Please filter the rows below, copying out every line that contains the string "between". Treat uppercase and lowercase as different.

___ STORED RECORDS

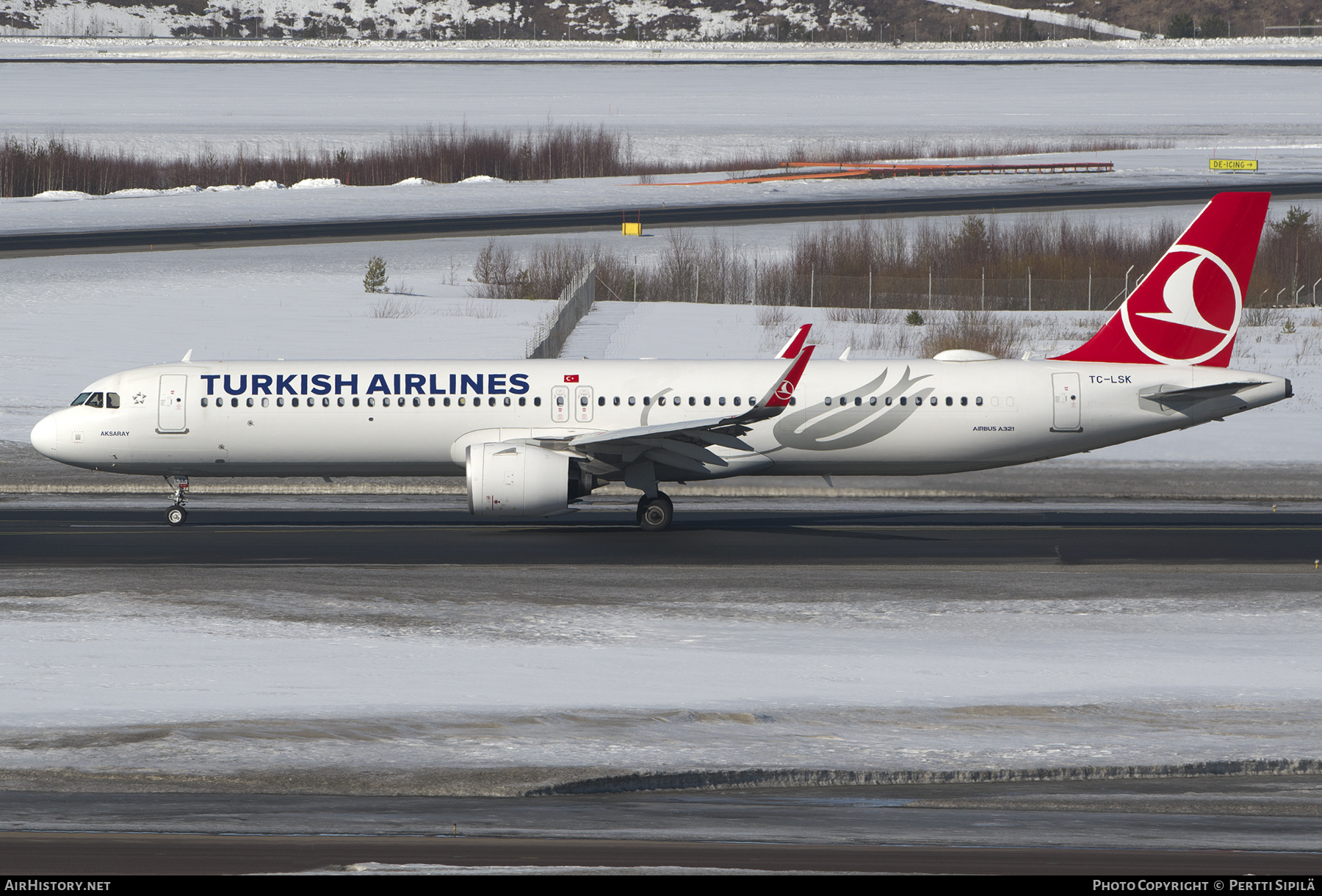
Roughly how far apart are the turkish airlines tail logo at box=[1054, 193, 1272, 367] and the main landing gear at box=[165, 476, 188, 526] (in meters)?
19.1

______
___ STORED RECORDS

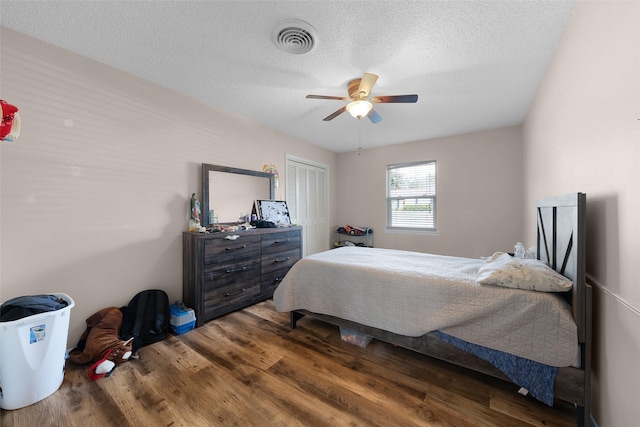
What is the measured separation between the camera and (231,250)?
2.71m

______
___ STORED RECORDS

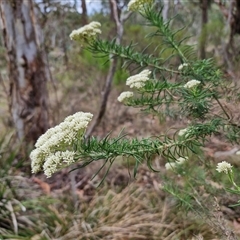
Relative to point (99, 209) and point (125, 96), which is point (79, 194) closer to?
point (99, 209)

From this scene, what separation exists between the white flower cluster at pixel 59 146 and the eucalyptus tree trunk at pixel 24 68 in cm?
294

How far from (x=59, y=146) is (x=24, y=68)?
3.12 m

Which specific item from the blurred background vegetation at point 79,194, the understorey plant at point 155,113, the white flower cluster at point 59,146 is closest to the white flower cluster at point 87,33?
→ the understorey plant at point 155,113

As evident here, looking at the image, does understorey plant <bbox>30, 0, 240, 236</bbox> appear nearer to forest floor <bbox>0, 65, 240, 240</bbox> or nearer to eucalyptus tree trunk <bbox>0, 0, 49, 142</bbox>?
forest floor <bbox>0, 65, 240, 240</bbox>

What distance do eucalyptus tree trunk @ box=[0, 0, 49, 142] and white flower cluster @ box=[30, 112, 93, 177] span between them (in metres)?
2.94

______

SOLUTION:
What is the measured separation between the camera and (231,250)?
From this scene, what separation exists between the white flower cluster at pixel 59 146 and the eucalyptus tree trunk at pixel 24 68 in cm?
What distance do eucalyptus tree trunk @ box=[0, 0, 49, 142] and white flower cluster @ box=[30, 112, 93, 177] span between them (in metres)?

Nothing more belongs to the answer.